A meeting with Vietnamese migrant women
Is it legitimate for a researcher to ask questions that are common in Norway but are considered part of the intimate sphere for participants in the given country?
[The following text is an example or "case", which can serve as a starting point for reflection and discussion. This example is based on real events.]
In a project about immigrant women's experiences with the Norwegian maternity care system, a group of pregnant Vietnamese women who have given birth before, either in Norway, in a transit camp, or in their home country, are contacted.
The purpose of the project is to gain knowledge about how they have experienced previous births and what expectations they have regarding the upcoming birth. The women are contacted through an interpreter to get their consent to be interviewed.

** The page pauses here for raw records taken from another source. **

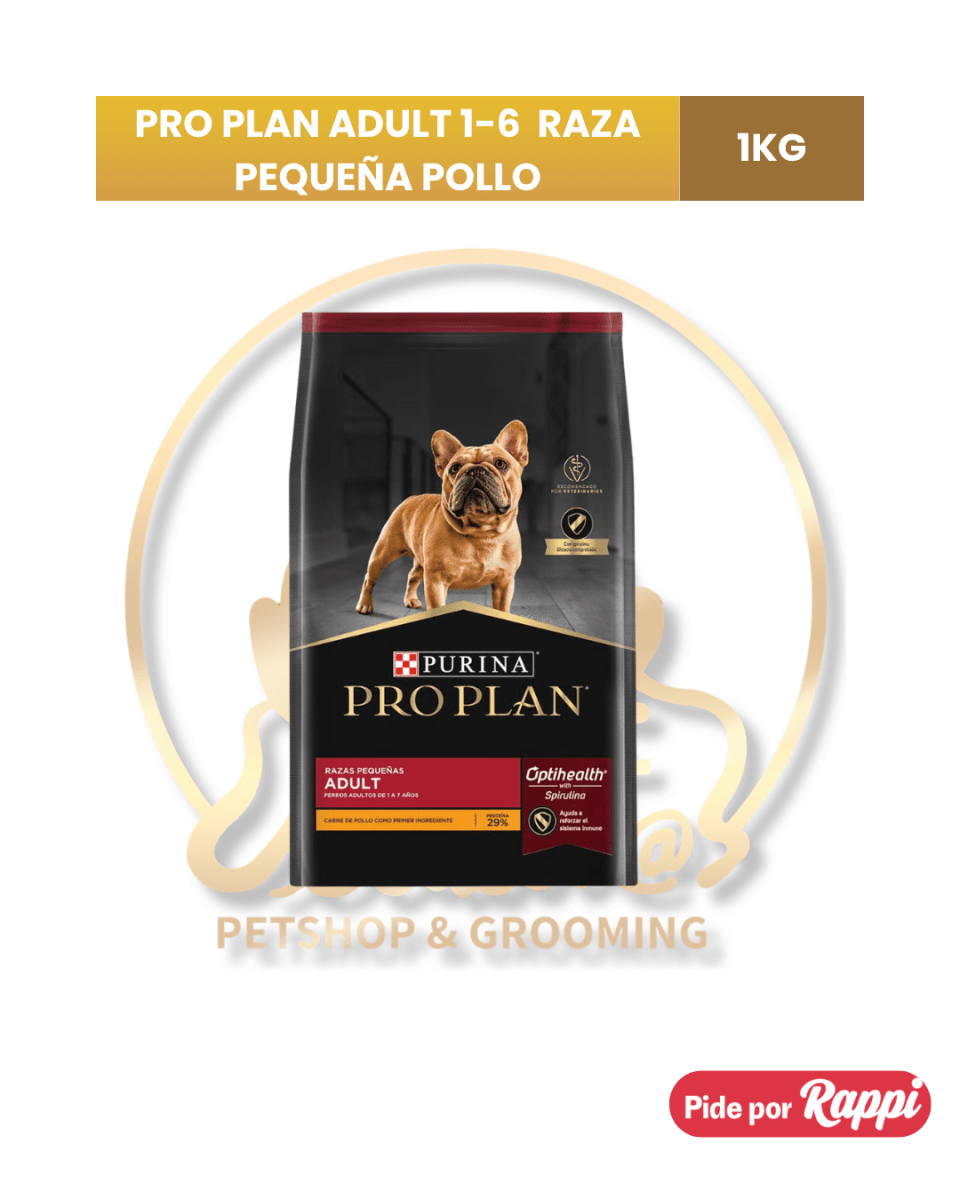 PRO PLAN ADULTO RAZA PEQUEÑA POLLO2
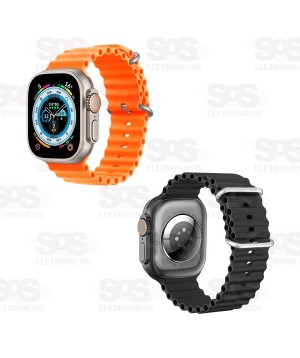 Relógio Smartwatch Ultra Microwear W68+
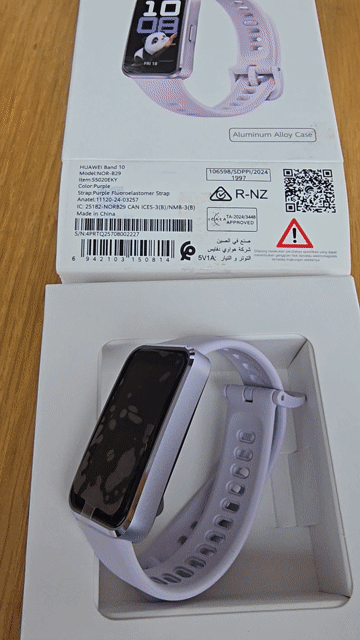 Đồng hồ thông minh Huawei Band 10. Mua bán Thiết bị đeo thông minh tại Quận 4 Tp Hồ Chí Minh được đăng bởi Anh Nguyen hình 1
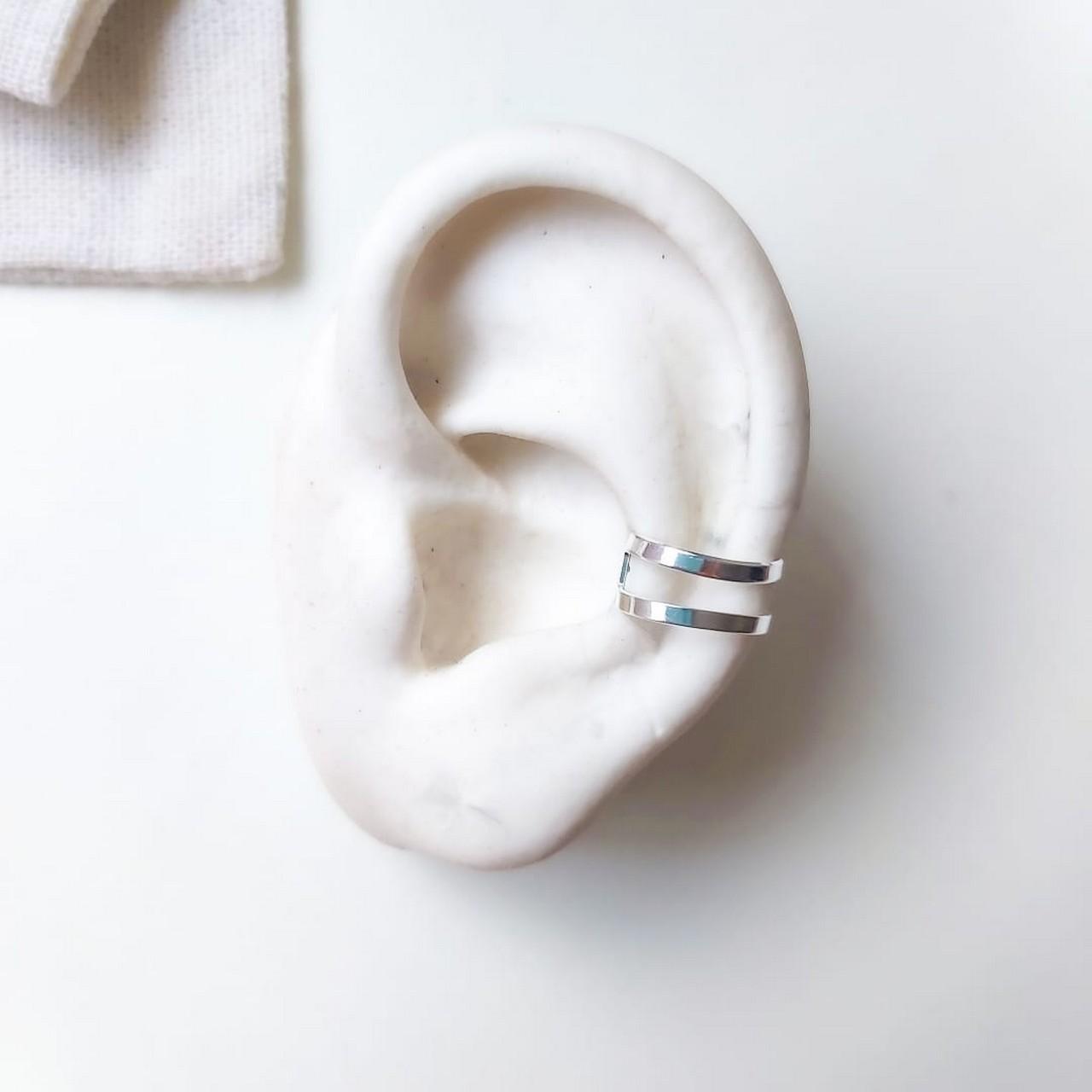 Piercing falso orelha - Amor Biju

They live quite far from the city and the researchers have no contact with them except through the interpreter before they meet them in the women's homes. The researchers have provided the interpreter the information they believe is appropriate to share about the project, but since they do not speak the women's language, they do not know how the information has been conveyed and whether it has been understood. As is common in many Asian cultures, the women exhibit a high standard of hospitality and cordiality. When the researchers knock on their door, they are welcomed in, and when they try to find out whether the women have understood the information given about the project, they are met with many smiles and affirmative nods. When the researchers ask if they can use a tape recorder, the women proudly show off their own tape recorders. Although these women have lived in Norway for several years, the researchers gradually learn that they are the first Norwegians to visit, aside from other researchers and the health nurse. The interpreter also reveals late in the project that Asian women do not have a tradition of discussing their childbirths, as Norwegian women do. For them, giving birth is considered a private matter and is not typically discussed.
The researchers' dilemma: Could it be questioned whether the researchers failed to take responsibility for subjectively perceived harm? In this case, was it legitimate to ask questions about the birth experience? Could one speak of voluntary informed consent? (They were smiling, nodding, approving!) Could it be imagined that the women answered the researchers' questions because they believed the researchers were from the authorities? Or because they thought that the researchers were in the country first? Or simply because they were there? To what extent did the researchers' promise of anonymity hold any value for these women? Did they understand why the researchers approached them? And what responsibility do the researchers have if these women felt monitored or exposed?
Note: This is a translation of the Norwegian original text by Johanne Svanes Oskarsen.